We have an Autocruise Stardream. Around the rear lounge there are 9 spotlights. I would like to change the bulbs to LED but can't get the fronts off.
The lights are grey plastic with a front removable rim of silver plastic with a clear lens. Around the front of this silver rim there are 3 small semi circular cutouts. The silver rim turns with no stop position indicating the place to remove.
Can anyone please help with advice as to how to remove the silver rim to enable me to change the bulbs.

Cheers Chris


----------



## Techno100 (May 8, 2010)

From Chris's description I believe it is a similar lens cover to these? I never managed to get mine off and as there were only 2 in my van I replaced the whole fitting with an LED one.
So any help folks?
http://www.ebay.co.uk/itm/Lumo-Mini...Accessories&hash=item3a54d10357#ht_1359wt_901

http://www.ebay.co.uk/itm/Lumo-Mini...ccessories&hash=item3a54d0fd04#ht_1359wt_1159


----------



## Chrys (Sep 3, 2011)

Thanks Andy,

The spotlights I have are identical to those you posted a link to

Chris


----------



## rayc (Jun 3, 2008)

Any help? TR5 says it is possible.
http://www.motorhomefacts.com/ftopic-83777.html


----------



## Techno100 (May 8, 2010)

http://www.motorhomefacts.com/ftopicp-826584.html#826584


----------



## Chrys (Sep 3, 2011)

Thanks for the links, they came in useful.
Have been to the van today for the first time since Thursday. Have managed to get the front off of the spotlight. It is a case of brute force and ignorance.
There is a slot in the front edge of the grey body. I used a flat blade screwdriver, the largest that would fit, and then just twisted it to prise the front off. I had to move the blade a couple of times to get the front off. It does need quite a force to remove the front, but it does come eventually. Once off the front silver part has to be twisted to line up 3 lugs to enable the front to be removed from the reflector.
I hope this will help anyone else who has Lumo Mini Spot lights fitted
Once again thanks Andy and Rayc

Chris


----------



## b2tus (Sep 7, 2009)

Hi....just spotted this thread.

We have exactly the same spotlights in our Starspirit. Took me ages to pluck up the courage to use a bit of brute force but it worked.

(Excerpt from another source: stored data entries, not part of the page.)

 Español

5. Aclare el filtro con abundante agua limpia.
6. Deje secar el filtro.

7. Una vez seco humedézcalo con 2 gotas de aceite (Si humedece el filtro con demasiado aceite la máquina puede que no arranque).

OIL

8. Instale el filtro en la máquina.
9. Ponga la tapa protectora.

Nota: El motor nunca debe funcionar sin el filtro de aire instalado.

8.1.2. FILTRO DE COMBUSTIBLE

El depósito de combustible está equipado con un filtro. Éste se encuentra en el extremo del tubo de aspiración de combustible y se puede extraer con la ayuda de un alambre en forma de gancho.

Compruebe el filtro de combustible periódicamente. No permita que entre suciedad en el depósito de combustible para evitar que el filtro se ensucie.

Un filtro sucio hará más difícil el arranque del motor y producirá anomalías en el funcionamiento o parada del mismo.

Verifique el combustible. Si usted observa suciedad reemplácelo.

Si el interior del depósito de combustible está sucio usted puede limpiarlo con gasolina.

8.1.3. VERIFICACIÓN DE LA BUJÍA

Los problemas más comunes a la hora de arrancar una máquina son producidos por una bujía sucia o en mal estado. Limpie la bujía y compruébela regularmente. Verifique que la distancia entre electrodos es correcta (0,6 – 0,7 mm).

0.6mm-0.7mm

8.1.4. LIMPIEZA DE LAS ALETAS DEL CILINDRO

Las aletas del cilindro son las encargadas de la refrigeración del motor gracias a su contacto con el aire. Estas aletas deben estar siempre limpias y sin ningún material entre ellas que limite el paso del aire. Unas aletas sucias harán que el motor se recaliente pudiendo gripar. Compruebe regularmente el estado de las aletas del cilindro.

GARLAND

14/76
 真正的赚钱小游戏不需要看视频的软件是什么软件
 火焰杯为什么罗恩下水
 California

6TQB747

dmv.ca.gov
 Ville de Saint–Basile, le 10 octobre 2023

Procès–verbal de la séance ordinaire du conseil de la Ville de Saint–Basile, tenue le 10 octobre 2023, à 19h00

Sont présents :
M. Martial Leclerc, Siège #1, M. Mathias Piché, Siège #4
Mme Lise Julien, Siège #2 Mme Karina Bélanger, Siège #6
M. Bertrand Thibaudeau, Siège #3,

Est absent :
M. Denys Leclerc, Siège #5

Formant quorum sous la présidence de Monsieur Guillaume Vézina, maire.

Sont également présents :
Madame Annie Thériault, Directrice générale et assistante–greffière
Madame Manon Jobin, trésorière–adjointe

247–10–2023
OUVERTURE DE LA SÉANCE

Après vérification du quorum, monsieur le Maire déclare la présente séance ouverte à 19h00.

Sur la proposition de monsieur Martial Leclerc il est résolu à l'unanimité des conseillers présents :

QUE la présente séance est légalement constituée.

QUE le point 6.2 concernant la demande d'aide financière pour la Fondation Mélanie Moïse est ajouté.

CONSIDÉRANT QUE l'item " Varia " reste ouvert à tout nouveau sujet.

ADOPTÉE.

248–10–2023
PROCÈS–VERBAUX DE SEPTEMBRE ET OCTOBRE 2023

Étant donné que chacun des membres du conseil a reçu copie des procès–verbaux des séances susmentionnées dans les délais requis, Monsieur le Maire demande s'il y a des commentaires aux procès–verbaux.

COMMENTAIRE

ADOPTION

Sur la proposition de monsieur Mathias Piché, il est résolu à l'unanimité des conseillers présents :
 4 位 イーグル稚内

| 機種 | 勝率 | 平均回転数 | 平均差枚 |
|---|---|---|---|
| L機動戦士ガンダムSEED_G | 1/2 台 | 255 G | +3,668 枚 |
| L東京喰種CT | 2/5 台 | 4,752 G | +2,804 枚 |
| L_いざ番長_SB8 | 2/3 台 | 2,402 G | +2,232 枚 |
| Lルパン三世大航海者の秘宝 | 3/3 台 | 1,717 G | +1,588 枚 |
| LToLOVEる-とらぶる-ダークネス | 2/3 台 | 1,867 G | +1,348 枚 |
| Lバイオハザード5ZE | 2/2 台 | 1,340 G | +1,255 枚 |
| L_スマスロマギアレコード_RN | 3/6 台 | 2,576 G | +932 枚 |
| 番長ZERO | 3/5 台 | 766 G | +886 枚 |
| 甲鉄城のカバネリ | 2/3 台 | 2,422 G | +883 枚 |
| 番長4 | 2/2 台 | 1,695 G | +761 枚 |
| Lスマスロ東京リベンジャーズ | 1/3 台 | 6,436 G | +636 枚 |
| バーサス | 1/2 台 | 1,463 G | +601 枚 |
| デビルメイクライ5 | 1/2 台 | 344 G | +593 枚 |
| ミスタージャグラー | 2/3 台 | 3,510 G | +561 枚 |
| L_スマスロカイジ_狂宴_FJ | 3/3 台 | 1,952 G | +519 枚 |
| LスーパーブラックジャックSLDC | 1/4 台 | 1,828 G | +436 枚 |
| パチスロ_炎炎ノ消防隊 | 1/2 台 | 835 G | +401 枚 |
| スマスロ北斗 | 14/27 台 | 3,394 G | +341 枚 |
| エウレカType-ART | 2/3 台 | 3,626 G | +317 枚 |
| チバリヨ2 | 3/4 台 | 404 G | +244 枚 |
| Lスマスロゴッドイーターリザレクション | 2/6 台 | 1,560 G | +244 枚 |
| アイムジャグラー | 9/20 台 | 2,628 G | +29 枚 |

After trying several types of bulb, the only ones that worked were the two pin bayonet tower LEDs. Go for the white lights in the kitchen area and warm white in the lounge area.

However, be aware that even the 26LEDs are not quite as bright as your 10W halogens and they are also not quite such a "warm" light as the halogens. 

We are getting used to them now and the low heat generated together with very low power useage has swung us over to them.

Just a pity they cannot replicate the 10W halogens.

Rgds


----------